Humid air from a cool-mist humidifier, especially in your bedroom at night, can also reduce the dryness that provokes coughing. Avoid irritants like cigarette smoke, strong cleaning products, and very cold air during recovery. If you exercise, expect the cough to flare up during and after workouts for several weeks. Scaling back intensity temporarily and warming up gradually can help.

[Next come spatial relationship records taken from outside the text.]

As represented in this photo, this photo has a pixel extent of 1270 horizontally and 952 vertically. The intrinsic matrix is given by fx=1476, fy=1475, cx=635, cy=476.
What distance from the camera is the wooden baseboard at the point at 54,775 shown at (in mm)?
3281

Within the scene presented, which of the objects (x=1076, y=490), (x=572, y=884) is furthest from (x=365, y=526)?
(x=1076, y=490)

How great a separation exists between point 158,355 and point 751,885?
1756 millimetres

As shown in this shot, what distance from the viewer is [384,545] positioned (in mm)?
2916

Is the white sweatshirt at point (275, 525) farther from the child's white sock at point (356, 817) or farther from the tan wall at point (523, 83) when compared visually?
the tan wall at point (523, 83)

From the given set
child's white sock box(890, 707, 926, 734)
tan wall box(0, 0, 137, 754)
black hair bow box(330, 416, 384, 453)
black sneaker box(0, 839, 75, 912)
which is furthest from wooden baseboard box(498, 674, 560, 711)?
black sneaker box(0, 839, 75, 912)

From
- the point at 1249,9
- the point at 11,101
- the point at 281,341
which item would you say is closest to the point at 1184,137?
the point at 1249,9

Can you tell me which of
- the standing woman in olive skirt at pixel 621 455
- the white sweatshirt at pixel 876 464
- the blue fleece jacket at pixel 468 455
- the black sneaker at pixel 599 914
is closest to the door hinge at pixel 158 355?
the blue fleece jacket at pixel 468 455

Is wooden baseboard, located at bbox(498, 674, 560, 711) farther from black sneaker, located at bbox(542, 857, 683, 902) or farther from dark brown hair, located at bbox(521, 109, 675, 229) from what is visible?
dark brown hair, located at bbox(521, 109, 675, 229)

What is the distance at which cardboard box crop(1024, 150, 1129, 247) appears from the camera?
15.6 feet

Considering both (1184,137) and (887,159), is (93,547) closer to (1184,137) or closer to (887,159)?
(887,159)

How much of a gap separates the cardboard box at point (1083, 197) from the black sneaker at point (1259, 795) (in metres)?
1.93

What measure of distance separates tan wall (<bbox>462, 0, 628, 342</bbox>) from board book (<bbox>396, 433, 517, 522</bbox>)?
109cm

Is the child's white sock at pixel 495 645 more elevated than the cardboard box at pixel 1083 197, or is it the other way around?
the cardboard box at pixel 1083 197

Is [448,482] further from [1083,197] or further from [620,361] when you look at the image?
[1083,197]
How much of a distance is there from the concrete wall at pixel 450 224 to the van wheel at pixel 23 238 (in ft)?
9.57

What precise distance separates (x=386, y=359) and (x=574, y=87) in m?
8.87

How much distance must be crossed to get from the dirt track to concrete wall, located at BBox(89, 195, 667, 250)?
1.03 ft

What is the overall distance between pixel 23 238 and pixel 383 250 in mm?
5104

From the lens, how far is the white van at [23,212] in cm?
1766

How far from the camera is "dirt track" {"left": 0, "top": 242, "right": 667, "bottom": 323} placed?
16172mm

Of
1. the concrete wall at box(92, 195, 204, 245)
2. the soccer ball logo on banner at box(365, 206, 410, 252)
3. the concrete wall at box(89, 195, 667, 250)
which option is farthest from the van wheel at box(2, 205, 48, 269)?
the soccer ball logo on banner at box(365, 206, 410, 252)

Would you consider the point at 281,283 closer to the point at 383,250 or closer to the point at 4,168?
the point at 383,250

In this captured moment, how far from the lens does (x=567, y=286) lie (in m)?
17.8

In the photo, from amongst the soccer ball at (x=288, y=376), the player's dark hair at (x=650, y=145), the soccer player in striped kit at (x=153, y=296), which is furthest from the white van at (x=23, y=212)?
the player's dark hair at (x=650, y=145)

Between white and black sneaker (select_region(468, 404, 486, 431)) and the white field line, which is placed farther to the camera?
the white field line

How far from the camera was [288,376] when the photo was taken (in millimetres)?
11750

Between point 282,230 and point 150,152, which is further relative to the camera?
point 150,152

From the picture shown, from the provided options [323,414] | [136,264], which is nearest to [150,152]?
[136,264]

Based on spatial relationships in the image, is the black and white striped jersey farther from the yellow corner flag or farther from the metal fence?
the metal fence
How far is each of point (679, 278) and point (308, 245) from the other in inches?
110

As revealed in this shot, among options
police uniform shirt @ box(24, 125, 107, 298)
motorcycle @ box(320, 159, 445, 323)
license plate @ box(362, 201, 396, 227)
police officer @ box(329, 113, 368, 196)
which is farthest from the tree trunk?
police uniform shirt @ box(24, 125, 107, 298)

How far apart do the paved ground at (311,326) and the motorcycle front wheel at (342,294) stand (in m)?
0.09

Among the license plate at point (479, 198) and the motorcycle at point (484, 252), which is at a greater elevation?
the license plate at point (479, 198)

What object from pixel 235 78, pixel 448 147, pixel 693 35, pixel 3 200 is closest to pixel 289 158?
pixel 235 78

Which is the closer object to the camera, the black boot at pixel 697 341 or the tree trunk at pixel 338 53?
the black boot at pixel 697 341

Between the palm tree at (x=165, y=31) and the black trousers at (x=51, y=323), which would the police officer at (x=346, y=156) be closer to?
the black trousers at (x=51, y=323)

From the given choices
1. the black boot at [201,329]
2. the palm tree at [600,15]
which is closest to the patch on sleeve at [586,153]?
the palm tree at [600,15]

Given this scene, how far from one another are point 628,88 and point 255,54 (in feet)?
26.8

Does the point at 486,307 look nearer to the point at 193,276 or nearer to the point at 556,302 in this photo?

Signs the Cough Needs Attention
A slowly improving cough, even one that takes two or three months to fully disappear, is generally part of normal recovery. But certain changes signal that something beyond routine healing is happening. New or worsening wheezing is one red flag, particularly if you’ve never had asthma. Mycoplasma pneumoniae infections can trigger new asthma symptoms or worsen existing asthma, sometimes as a lasting complication.
Difficulty breathing, a return of fever after it had resolved, or coughing up blood are all reasons to seek medical care promptly. In rare cases, walking pneumonia can lead to serious complications including severe pneumonia (a deeper lung infection than the original), kidney problems, or neurological issues like brain inflammation. These are uncommon, but they tend to show up as a clear worsening rather than a slow plateau. The key distinction: a cough that’s stable or gradually fading is healing. A cough that reverses course and gets worse, or brings new symptoms along with it, is not.
A Recent Spike in Cases
If it feels like walking pneumonia is everywhere lately, the numbers back that up. Hospitalizations for Mycoplasma pneumoniae among children surged in 2024, jumping from roughly 2 per 1,000 pediatric hospitalizations in prior years to 12.5 per 1,000. At its peak in July 2024, this bacterium accounted for over half of all childhood pneumonia hospitalizations. The infections affected younger children (under five) more than historically expected.
The reassuring finding: despite the sharp increase in cases, the infections were not more severe than in previous years. Hospital stays were actually slightly shorter in 2024 (a median of two days versus three), and fewer children required intensive care. The wave of cases means more families are dealing with that persistent post-infection cough right now, but the recovery trajectory remains the same. Four to six weeks for most, with outliers stretching to a few months.